In this case - change the basePath to a location under target and all the
opinions are moot. And someone is claiming that we should not do it. Not
sure why. Or is anyone claiming that anymore?

--
Chetan

On Thu, Sep 3, 2015 at 1:43 PM, Thomas Weise <[email protected]> wrote:

> Good point regarding the coverage. These JUnit tests are supposed to test
> individual components and all the tests collectively should strive to
> achieve high coverage. There are tests in Apex to cover storage agents,
> recovery semantics etc.  Components that fall outside of the test scope are
> reduced as much as possible through mocks (even though there is room for
> improvement).
>
> The tests in Malhar are for operators and applications, not for the engine.
> In those cases where LM is used, the intention is to test the application
> functionality. It is expected that certain configurations are adjusted for
> the test and dependencies mocked.
>
> For the local mode, it should not be an issue to use a different storage
> agent when it simplifies the test execution. Specifically, in this case, we
> don't want to go and change many tests to make something work that isn't
> needed. LM is not "production", it is not using HDFS and there are a number
> of other important differences that make it possible to run within the IDE.
>
> Instead, focus should be on those things that help with app coverage. For
> example, in the past we had seen issues with serialization of operators
> that were not uncovered in LM, until we made the serialization part of the
> execution, even when it was not needed for execution.
>
> Thomas
>
>
>
>
> On Thu, Sep 3, 2015 at 11:21 AM, Chetan Narsude <[email protected]>
> wrote:
>
> > I think Ram explained in a little more detail on what I am thinking.
> >
> > Tests are supposed to provide code coverage. Having localcluster is
> already
> > a variable, it's not what runs in production. Having a different storage
> > agent is another variable and it misses out on testing the asynchronous
> > flow. The gap keeps on increasing if we continue to do that.  AsyncFSSA
> is
> > our default because it's supposed to do everything that FSStorageAgent
> does
> > and some more. So not clear as to why the test which creates stray
> folders
> > is not configuring the storage agent properly instead of completely
> > changing it out which brings some other problems in as I just explained.
> >
> > If changing the storage agent is the only way to fix the problem with
> > reasonable effort, then I would concede. I highly doubt that.
> >
> > --
> > Chetan
> >
> > On Thu, Sep 3, 2015 at 11:05 AM, Chandni Singh <[email protected]>
> > wrote:
> >
> > > The local mode was so far using FSStorageAgent which was used in
> > > production.
> > > In production using Async is needed because hdfs writes are slow but is
> > > that the case with LocalMode?
> > >
> > > In local mode if we use Async we are creating checkpoints under one
> local
> > > directory and then copying it to another local directory which will not
> > > improve any performance.
> > >
> > > In my opinion StramLocalCluster use synchronous checkpointing as
> default.

BRIEF 1: Reproduce verbatim the part of the storage agent thread starting at "On Thu, Sep 3, 2015 at 1:43" and ending at "and dependencies mocked.".

(Stored data)
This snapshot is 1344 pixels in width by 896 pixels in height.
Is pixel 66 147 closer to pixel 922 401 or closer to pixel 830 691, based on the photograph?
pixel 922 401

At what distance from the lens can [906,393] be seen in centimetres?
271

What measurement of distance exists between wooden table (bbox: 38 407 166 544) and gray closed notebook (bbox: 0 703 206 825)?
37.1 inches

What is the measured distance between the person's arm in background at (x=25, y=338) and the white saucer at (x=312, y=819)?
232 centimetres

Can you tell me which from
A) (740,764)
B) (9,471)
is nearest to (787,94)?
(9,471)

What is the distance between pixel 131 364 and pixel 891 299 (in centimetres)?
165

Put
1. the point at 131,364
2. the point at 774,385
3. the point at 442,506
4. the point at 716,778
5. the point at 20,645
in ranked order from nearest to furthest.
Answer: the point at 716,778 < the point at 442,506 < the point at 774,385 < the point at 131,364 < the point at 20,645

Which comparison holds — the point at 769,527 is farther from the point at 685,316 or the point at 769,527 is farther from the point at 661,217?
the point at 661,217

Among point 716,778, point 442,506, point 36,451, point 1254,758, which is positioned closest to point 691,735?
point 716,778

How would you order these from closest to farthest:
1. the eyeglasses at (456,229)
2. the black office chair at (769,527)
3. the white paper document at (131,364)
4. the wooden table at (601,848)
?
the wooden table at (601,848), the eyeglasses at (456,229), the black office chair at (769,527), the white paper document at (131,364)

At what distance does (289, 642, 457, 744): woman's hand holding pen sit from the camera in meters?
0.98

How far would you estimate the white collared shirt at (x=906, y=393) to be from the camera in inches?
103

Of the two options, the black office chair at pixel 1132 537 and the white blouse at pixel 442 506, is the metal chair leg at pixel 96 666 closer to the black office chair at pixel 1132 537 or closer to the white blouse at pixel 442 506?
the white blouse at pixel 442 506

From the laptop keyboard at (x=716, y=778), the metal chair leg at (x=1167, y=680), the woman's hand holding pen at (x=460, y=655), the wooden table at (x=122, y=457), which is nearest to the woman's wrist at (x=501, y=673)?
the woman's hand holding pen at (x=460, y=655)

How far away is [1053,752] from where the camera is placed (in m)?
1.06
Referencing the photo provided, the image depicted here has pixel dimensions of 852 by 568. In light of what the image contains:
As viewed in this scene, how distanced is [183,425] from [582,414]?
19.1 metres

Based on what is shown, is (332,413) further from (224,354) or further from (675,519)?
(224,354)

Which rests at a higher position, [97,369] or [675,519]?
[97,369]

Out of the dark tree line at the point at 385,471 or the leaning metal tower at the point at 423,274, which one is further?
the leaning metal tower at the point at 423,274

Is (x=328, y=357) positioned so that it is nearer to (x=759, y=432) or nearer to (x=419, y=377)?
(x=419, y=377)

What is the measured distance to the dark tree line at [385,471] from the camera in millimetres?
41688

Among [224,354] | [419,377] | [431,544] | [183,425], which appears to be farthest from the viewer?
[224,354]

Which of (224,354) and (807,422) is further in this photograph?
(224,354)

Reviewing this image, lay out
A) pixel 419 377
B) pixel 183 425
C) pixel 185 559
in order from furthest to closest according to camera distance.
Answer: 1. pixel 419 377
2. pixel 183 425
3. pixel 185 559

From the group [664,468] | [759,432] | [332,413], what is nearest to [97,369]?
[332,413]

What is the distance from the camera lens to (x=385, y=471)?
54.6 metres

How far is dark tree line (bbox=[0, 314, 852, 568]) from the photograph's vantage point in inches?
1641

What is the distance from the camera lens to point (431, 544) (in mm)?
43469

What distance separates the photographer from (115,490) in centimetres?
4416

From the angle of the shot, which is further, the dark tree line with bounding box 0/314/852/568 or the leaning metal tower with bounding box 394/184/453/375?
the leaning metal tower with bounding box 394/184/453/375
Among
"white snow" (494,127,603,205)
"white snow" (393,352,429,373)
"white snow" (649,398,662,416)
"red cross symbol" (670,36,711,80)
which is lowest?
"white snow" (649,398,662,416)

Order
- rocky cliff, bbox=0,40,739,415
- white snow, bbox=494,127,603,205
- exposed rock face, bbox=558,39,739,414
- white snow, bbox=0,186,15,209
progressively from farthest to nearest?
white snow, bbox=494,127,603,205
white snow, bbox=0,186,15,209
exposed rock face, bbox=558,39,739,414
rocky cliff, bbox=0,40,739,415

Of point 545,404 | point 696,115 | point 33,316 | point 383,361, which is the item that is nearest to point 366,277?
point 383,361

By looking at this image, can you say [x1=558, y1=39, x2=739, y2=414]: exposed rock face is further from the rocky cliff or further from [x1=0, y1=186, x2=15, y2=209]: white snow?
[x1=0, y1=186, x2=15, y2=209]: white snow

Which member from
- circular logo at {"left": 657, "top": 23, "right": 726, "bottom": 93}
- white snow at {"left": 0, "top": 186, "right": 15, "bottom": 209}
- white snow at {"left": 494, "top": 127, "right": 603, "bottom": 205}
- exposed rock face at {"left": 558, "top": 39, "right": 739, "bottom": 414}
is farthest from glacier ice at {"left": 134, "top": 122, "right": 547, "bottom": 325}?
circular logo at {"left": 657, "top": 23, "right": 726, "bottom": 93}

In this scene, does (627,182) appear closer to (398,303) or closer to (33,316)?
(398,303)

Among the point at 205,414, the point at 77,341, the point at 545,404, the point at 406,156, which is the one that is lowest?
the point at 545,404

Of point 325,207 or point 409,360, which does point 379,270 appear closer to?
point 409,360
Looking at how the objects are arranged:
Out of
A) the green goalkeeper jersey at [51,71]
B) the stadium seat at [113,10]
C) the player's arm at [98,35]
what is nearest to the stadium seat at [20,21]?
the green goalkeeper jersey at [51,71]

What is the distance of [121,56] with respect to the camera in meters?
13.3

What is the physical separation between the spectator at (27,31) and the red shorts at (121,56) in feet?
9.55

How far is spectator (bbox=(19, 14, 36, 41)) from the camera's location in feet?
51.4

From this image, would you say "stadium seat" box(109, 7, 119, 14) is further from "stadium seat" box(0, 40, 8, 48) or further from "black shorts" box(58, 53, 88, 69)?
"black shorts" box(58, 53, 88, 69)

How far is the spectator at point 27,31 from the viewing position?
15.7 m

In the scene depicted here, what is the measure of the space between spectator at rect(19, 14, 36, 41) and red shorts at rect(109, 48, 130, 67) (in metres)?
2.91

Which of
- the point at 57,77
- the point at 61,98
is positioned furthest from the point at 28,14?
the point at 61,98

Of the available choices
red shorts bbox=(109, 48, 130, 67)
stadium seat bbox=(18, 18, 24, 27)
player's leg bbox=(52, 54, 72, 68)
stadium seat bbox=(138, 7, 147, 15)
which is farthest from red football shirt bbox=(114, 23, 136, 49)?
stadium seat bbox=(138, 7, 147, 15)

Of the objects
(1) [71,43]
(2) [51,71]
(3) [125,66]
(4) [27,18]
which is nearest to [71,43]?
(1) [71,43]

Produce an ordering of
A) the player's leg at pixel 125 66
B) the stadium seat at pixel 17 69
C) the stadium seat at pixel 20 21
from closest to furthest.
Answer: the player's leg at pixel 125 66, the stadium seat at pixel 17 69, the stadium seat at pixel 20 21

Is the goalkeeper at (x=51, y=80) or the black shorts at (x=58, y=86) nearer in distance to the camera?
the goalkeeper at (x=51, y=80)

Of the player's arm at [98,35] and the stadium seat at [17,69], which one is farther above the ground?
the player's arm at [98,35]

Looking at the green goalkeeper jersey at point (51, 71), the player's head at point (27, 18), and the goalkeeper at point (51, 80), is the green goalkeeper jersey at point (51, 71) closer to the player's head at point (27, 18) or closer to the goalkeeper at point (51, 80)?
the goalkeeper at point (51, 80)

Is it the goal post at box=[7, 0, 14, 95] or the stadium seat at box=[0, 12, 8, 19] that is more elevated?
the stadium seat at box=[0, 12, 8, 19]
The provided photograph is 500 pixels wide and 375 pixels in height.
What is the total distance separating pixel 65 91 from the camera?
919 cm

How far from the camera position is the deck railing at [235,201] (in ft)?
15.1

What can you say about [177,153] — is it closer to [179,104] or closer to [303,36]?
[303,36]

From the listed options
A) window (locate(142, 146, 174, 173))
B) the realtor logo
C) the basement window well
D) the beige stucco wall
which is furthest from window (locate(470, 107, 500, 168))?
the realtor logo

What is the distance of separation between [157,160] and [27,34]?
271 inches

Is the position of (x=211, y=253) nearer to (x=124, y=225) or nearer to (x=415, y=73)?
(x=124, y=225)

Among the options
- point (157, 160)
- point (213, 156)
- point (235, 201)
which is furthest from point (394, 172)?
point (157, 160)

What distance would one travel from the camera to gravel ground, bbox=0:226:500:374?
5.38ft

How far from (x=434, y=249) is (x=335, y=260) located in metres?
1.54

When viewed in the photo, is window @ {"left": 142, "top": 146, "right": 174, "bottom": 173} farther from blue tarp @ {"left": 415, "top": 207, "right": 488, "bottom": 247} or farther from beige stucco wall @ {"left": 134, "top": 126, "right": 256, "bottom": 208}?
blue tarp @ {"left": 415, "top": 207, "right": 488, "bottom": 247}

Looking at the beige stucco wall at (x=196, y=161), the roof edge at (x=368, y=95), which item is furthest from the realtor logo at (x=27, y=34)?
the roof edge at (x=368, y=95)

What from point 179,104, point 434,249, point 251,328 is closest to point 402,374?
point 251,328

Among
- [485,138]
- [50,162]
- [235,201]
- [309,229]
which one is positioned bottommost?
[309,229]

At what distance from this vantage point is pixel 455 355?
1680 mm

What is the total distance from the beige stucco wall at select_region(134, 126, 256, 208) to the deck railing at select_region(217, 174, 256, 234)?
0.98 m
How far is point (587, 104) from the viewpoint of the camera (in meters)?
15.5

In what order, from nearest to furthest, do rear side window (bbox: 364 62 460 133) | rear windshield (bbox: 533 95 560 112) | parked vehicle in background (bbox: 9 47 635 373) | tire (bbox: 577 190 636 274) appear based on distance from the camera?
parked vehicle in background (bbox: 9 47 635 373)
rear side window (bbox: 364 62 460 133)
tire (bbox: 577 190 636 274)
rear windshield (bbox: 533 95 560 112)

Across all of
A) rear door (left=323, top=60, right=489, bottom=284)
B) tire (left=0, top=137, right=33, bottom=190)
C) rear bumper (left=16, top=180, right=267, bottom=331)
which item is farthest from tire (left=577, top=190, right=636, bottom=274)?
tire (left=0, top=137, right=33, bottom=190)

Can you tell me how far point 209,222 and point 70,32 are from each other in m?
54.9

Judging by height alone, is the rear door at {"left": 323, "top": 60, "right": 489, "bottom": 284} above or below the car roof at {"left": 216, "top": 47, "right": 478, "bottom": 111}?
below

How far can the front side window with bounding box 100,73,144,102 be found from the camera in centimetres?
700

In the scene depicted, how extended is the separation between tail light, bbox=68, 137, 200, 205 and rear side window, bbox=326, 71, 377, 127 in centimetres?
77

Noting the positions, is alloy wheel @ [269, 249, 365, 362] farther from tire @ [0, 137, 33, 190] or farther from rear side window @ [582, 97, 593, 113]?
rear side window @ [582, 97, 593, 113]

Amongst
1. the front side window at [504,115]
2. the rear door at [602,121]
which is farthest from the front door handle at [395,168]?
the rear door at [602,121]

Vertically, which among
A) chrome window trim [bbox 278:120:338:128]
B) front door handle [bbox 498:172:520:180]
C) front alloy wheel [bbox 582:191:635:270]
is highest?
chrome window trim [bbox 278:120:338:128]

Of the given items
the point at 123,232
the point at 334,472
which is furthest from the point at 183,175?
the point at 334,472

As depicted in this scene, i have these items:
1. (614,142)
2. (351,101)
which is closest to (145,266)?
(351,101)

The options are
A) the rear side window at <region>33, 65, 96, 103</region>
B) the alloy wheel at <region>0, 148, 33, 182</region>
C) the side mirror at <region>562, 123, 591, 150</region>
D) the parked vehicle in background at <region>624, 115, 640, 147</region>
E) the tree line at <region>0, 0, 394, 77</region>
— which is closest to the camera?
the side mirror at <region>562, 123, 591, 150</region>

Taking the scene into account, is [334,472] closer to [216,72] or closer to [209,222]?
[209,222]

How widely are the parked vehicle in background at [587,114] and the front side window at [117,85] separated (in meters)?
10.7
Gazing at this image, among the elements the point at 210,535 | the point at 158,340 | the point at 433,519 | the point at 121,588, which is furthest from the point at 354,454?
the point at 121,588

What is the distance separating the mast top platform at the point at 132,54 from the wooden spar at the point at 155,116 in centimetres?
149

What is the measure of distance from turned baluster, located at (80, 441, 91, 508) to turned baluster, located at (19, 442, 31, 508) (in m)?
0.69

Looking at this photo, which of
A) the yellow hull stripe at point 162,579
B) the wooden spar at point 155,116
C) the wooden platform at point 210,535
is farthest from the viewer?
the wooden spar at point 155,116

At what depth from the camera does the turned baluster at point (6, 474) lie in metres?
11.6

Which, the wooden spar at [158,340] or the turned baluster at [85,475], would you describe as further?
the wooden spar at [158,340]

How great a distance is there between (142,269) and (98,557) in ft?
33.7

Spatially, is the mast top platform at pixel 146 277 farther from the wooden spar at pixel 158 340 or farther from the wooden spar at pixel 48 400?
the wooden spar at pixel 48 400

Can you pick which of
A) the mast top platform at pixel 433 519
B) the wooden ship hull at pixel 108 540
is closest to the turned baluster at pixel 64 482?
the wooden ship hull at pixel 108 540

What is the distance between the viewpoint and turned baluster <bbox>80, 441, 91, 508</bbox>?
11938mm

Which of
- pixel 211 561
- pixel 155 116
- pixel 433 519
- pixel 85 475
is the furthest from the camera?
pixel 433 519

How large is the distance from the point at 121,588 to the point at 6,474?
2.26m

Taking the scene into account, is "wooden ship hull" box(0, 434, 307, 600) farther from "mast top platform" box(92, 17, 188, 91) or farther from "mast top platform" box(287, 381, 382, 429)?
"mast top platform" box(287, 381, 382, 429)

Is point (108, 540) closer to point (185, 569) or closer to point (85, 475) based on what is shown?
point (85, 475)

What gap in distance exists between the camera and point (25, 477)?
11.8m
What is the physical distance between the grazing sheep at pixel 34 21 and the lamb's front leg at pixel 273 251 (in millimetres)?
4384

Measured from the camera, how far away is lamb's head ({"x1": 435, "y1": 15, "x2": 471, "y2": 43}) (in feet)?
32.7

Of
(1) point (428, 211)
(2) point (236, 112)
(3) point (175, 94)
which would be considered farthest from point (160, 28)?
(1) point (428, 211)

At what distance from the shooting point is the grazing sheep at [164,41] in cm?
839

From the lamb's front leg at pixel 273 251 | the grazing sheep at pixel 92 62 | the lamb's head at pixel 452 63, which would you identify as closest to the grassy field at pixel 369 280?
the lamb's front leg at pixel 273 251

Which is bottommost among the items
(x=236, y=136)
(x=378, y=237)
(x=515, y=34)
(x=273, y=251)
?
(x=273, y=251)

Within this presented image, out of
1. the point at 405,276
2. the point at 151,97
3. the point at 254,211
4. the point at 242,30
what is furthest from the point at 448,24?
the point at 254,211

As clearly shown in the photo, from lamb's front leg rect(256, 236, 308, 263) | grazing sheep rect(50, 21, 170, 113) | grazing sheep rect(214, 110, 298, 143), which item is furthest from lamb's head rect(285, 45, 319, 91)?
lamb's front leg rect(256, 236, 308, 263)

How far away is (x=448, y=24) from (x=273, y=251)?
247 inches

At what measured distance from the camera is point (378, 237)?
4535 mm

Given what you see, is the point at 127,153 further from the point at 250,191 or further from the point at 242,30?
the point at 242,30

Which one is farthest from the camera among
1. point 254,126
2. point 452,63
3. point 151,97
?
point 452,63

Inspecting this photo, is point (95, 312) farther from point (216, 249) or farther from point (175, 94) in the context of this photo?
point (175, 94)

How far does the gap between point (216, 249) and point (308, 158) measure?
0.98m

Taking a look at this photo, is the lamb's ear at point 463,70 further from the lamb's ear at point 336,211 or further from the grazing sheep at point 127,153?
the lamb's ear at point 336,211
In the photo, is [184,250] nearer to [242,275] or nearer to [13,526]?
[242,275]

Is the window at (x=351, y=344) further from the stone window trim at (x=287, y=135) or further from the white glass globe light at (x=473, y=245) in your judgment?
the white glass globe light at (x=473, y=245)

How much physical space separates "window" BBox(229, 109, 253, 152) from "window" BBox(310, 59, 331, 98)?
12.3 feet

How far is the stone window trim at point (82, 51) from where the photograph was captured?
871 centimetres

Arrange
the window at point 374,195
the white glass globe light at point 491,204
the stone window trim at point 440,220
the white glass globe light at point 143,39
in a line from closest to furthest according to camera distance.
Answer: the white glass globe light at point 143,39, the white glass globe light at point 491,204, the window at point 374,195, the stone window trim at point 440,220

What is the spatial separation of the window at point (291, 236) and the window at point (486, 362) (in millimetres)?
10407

BRIEF 2: Locate each line in the entries that holds the string "located", and copy it out. Treat case as significant.

CORRECT ANSWER 1:
On Thu, Sep 3, 2015 at 1:43 PM, Thomas Weise <[email protected]> wrote:

> Good point regarding the coverage. These JUnit tests are supposed to test
> individual components and all the tests collectively should strive to
> achieve high coverage. There are tests in Apex to cover storage agents,
> recovery semantics etc.  Components that fall outside of the test scope are
> reduced as much as possible through mocks (even though there is room for
> improvement).
>
> The tests in Malhar are for operators and applications, not for the engine.
> In those cases where LM is used, the intention is to test the application
> functionality. It is expected that certain configurations are adjusted for
> the test and dependencies mocked.

CORRECT ANSWER 2:
How far from (x=434, y=249) is (x=335, y=260) located in metres?
What is the measure of distance from turned baluster, located at (80, 441, 91, 508) to turned baluster, located at (19, 442, 31, 508) (in m)?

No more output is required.